We are never just “one” of Koester’s 3 stages (persecuted, assimilated or comfortable). Perhaps you can see yourself in any of these 3 situations. For those who feel threatened, Revelation is a book of encouragement to keep the faith amid open hostility. It encourages us to know that truth will prevail. For those who are just trying to assimilate and get along with their neighbors, the vision of Revelation may act as a challenge as John makes a sharp and emphatic contrast between God and those things that take God’s place. For the comfortable, the message may be disturbing and challenging. Revelation calls them to open their eyes.
Whether it’s an oppressive regime like Rome, the bombings in Guernica, a refugee crisis, or deadening comfort, trauma calls out different responses in us all. Revelation’s message is as universal as Picasso’s, and more hopeful.
Koester puts it in a nutshell, “The struggling are called to persevere and have the same patient endurance that Jesus had, the complacent are to become recommitted, and the assimilated are called to a renewed sense of integrity in a complicated world.”
Questions for Engagement — Week 3
- Is there a picture or graphic image that ever spoke to you more than words could at the time?
- What similarities can you see between the 1st century and our 21st century worlds?
- Persecution — What personal or cultural struggles are requiring perseverance and endurance from you?
- Assimilation — What are the challenges of opening yourself to the faith of another person out of respect to them, while still honoring and standing true to your own faith? What does it mean to stand in your own story?
- Complacency — Have you ever been challenged to move in a different direction, out of your comfort zone?
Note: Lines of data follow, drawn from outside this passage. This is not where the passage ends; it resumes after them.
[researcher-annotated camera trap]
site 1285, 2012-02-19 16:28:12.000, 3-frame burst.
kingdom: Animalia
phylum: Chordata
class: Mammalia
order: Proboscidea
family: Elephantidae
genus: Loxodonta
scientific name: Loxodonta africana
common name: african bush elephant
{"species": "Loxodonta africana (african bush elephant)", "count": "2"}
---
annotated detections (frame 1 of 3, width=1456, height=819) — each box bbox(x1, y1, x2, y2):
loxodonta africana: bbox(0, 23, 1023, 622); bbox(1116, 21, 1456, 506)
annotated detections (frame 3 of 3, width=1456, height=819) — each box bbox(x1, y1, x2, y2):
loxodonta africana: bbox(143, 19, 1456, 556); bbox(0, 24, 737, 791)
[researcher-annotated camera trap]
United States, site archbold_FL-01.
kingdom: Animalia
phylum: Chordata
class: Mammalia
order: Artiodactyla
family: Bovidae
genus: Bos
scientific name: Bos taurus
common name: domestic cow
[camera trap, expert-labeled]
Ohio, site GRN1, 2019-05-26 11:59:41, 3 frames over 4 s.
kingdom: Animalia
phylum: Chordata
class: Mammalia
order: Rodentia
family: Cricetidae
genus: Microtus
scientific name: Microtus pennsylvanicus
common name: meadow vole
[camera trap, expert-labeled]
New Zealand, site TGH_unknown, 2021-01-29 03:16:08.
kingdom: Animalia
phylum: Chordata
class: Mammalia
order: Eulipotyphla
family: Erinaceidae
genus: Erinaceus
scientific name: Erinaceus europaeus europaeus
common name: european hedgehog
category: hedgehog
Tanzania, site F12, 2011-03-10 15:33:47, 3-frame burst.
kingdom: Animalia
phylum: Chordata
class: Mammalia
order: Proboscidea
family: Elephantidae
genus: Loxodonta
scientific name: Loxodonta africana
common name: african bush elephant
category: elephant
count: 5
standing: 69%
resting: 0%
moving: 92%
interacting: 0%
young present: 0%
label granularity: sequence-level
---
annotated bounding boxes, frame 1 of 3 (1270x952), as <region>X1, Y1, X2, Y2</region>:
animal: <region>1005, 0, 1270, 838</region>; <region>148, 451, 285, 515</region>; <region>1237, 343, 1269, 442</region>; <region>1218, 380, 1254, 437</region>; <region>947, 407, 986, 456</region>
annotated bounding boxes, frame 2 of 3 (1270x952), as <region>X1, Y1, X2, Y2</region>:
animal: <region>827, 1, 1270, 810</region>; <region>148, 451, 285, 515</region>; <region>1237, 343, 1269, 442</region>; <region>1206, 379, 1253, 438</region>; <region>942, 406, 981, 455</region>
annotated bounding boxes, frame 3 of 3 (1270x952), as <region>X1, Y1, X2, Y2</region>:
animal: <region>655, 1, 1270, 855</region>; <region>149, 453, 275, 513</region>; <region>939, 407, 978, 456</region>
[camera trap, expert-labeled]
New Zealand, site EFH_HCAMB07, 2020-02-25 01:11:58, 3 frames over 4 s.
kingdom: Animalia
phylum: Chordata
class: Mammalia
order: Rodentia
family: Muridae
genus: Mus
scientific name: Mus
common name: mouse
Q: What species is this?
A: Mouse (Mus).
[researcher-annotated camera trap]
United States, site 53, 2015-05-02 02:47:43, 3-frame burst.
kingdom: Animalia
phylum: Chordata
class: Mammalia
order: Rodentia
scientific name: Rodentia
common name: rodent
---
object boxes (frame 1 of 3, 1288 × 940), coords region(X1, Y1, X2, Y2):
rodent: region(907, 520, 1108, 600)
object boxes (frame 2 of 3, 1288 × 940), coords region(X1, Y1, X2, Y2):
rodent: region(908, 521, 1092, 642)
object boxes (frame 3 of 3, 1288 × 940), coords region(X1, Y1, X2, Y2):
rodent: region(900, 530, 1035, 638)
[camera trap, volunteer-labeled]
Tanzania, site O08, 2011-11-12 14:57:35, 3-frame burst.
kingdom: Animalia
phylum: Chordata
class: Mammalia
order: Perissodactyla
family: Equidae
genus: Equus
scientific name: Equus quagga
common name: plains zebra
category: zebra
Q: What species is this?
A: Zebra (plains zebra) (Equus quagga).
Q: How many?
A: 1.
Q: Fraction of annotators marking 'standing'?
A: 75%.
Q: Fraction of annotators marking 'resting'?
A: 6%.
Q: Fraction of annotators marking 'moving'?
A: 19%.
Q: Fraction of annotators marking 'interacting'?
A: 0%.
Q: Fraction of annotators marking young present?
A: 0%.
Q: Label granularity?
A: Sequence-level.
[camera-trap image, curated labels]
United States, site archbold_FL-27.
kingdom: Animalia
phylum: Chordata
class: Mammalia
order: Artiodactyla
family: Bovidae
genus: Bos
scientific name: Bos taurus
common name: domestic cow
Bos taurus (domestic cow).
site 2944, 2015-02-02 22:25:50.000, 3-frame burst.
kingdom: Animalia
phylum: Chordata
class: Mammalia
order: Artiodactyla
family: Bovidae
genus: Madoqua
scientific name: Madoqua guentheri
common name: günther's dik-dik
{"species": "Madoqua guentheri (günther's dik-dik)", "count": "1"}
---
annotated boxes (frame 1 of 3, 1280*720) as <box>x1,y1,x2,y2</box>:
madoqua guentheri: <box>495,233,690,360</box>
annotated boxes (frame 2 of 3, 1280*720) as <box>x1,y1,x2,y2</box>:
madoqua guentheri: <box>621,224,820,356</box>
What motivated you to change?
In case you’d like to read more…
- The Most Revealing Book of the Bible: Making Sense out of Revelation by Vernard Eller, specifically the chapter called “An Excursus on Trauma” — available free online.
- Craig Koester, The Apocalypse: Controversies and Meaning in Western History, Lecture 4 — “Origins of the book of Revelation”
- Pastor Greg Boyd from Minneapolis has a 40 minute sermon called “A Vision of Beauty.” In it, he introduces the book of Revelation, giving three things to keep in mind when reading it. He also compares Picasso’s painting of Guernica to Revelation.